FriendsOfCake/cakephp-csvview

Export field values with html and special signs (like in product descriptions) cause problems

Closed this issue · 10 comments

Hey josegonzalez,

I tried your plugin out and its very good, thank you for that! I get a problem with the created csv when field values/ content have html and special signs included like ',' or ';' (for example in Product Description).

Do you have and idea for Fixing?

What are the problems?

When you have a $value['0'] which contains \t or \r the csv file break, in my case there are product html descriptions created with a wysiwyg editor and between

or other html element tags exists \r, this cause a problem.
Now we dont handle cases like these in the Plugin

How would you handle it? How would this be handled in a csv?

On Mon, Oct 14, 2013 at 10:43 AM, Lukas Marks notifications@github.comwrote:

When you have a $value['0'] which contains \t or \r the csv file break, in
my case there are product html descriptions created with a wysiwyg editor
and between
or other html element tags exists \r, this cause a problem.
Now we dont handle cases like these in the Plugin


Reply to this email directly or view it on GitHubhttps://github.com//issues/17#issuecomment-26259909
.

As far as I know (and from tests with OpenOffice and other tools that export csv), all you need to do is to wrap non alphanumeric content in "" (or any other sane delimiter). Then parsing tools should be able to handle those newlines and other problematic chars as normal context and shouldn't interpret it.

So how would you recommend we modify csvview? I am using the php csv built-ins, so maybe my defaults are incorrect?

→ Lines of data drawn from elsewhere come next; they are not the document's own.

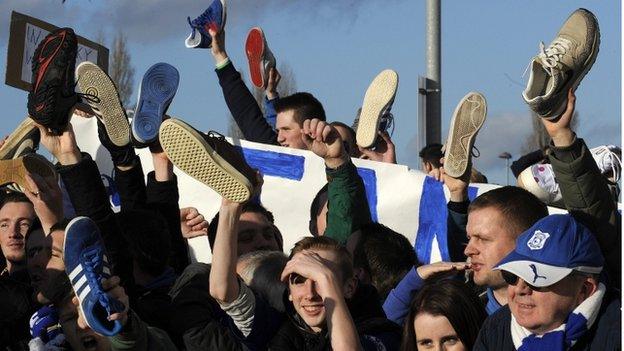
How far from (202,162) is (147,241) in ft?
2.89

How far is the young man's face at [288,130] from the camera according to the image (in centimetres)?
821

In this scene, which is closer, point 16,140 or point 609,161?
point 609,161

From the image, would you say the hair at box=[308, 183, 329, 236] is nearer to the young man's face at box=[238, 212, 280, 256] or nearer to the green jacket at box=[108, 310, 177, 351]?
the young man's face at box=[238, 212, 280, 256]

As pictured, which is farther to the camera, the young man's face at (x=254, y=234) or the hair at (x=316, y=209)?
the hair at (x=316, y=209)

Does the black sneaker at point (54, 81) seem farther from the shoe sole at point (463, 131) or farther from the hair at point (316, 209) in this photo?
the shoe sole at point (463, 131)

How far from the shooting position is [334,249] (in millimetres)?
5691

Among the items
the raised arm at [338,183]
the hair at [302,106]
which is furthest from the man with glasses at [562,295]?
the hair at [302,106]

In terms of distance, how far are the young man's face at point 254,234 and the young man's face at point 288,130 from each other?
1.56 metres

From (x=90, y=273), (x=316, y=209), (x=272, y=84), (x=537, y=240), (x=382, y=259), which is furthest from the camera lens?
(x=272, y=84)

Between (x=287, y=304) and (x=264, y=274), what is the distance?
1.12 feet

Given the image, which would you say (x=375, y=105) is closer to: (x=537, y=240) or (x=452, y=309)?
(x=452, y=309)

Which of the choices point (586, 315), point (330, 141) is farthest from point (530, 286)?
point (330, 141)

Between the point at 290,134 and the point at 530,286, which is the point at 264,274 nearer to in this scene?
the point at 530,286

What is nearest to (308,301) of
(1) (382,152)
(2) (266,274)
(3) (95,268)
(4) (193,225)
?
(2) (266,274)
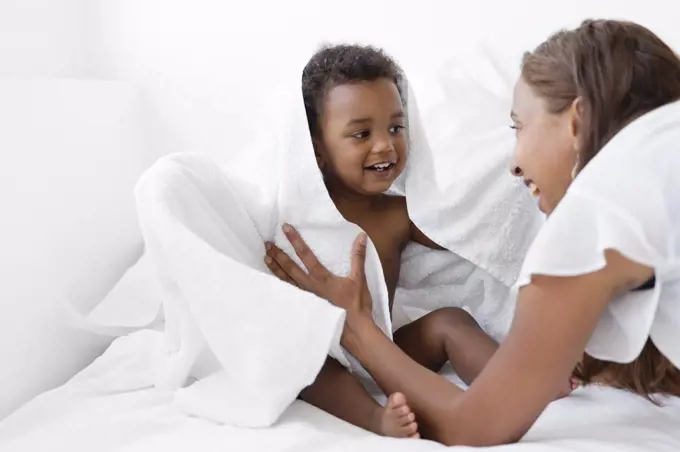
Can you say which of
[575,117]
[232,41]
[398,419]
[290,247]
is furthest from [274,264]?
[232,41]

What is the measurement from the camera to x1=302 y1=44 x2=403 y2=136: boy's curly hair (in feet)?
3.78

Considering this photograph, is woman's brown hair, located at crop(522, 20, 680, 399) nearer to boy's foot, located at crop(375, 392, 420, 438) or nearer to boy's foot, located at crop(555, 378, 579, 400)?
boy's foot, located at crop(555, 378, 579, 400)

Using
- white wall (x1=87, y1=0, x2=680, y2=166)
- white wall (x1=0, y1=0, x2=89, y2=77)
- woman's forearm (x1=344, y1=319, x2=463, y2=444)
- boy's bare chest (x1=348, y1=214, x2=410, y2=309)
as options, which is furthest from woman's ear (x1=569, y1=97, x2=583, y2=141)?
white wall (x1=0, y1=0, x2=89, y2=77)

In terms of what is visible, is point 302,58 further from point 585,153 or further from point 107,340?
point 585,153

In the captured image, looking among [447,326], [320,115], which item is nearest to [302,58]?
[320,115]

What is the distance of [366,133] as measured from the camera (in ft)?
3.76

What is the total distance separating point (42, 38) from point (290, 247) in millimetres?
797

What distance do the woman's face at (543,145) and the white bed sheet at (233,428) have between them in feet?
0.83

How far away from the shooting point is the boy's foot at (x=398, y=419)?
852 millimetres

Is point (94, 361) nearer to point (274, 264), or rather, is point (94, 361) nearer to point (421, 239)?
point (274, 264)

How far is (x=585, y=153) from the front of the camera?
2.80ft

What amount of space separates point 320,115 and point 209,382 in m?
0.44

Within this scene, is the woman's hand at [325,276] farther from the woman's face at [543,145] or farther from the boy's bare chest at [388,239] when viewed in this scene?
the woman's face at [543,145]

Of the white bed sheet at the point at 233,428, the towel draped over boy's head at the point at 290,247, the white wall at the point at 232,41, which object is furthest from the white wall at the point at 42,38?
the white bed sheet at the point at 233,428
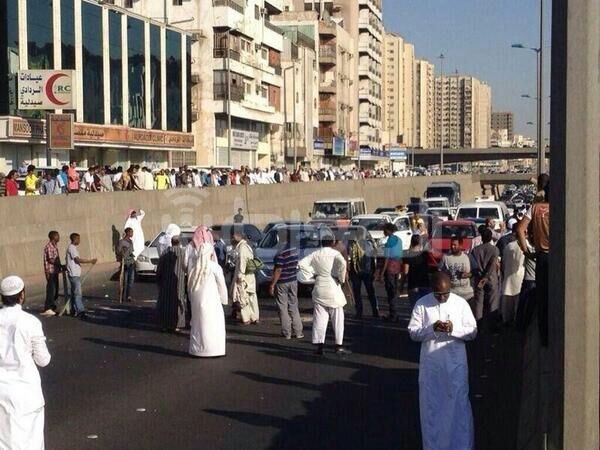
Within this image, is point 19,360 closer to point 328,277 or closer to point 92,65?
point 328,277

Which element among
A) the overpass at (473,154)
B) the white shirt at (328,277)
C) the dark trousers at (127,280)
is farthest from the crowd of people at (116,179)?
the overpass at (473,154)

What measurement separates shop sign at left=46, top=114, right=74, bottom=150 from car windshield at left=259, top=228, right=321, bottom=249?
2112cm

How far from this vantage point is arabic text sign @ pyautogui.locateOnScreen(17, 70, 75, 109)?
163ft

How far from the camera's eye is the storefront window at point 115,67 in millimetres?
60531

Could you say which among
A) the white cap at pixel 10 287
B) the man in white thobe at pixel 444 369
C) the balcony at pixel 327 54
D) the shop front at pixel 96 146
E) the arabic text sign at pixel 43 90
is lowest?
the man in white thobe at pixel 444 369

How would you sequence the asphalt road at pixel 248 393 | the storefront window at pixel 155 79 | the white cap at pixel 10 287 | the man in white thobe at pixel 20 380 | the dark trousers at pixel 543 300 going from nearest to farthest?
the man in white thobe at pixel 20 380 → the white cap at pixel 10 287 → the dark trousers at pixel 543 300 → the asphalt road at pixel 248 393 → the storefront window at pixel 155 79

In fact all my exported values use '"' as enclosure, even those who brake, I see the issue more in the whitespace and return handling, sure we can trim everythin away but the \t \r is a real problem when somebody else use it and cant handle the problem pragmatically, like we do

Well, he is right, the current functionality is broken with newline characters (\n or \r\n) and seems to be limitation of fputcsv() directly.

The following test proofs this:

/**
 * CsvViewTest::testRenderWithSpecialCharacters()
 *
 * @return void
 */
public function testRenderWithSpecialCharacters() {
    App::build(array(
        'View' => realpath(dirname(__FILE__) . DS . '..' . DS . '..' . DS . 'test_app' . DS . 'View' . DS) . DS,
    ));
    $Request = new CakeRequest();
    $Response = new CakeResponse();
    $Controller = new Controller($Request, $Response);
    $Controller->name = $Controller->viewPath = 'Posts';

    $data = array(
        array(
            'User' => array(
                'username' => 'José'
            ),
            'Item' => array(
                'type' => 'äöü',
            )
        ),
        array(
            'User' => array(
                'username' => 'Including,Comma'
            ),
            'Item' => array(
                'name' => 'Containing"char',
                'type' => 'Containing\'char'
            )
        ),
        array(
            'User' => array(
                'username' => 'Some Space'
            ),
            'Item' => array(
                'name' => "A\nNewline",
                'type' => "A\tTab"
            )
        )
    );
    $_extract = array('User.username', 'Item.name', 'Item.type');
    $Controller->set(array('user' => $data, '_extract' => $_extract));
    $Controller->set(array('_serialize' => 'user'));
    $View = new CsvView($Controller);
    $output = $View->render(false);

    $expected = <<<CSV
José,NULL,äöü
"Including,Comma","Containing""char",Containing'char
"Some Space","A\\nNewline","A\tTab"

CSV;
    $this->assertTextEquals($expected, $output);
    $this->assertSame('text/csv', $Response->type());
}

Everything is fine except for the newline element (truncates the rest).
I only got it to work with the following modification:

    $row = str_replace("\n", '\n', $row); // Convert all newlines to a string representation of it
    ...
    if (fputcsv($fp, $row, $delimiter, $enclosure) === false) {
        return false;
    }

Note: Ideas from here

Thnx Mark, I fixed it the same way and use a custom array() for all the specl chars who cause problems and replace them with a non-char "", but that can't be a cakeish solution

It's not about cakeish or not when the PHP function itself cannot handle it properly :)

Someone want to make a pr for this? Preferably in such a way that the replacements are configurable.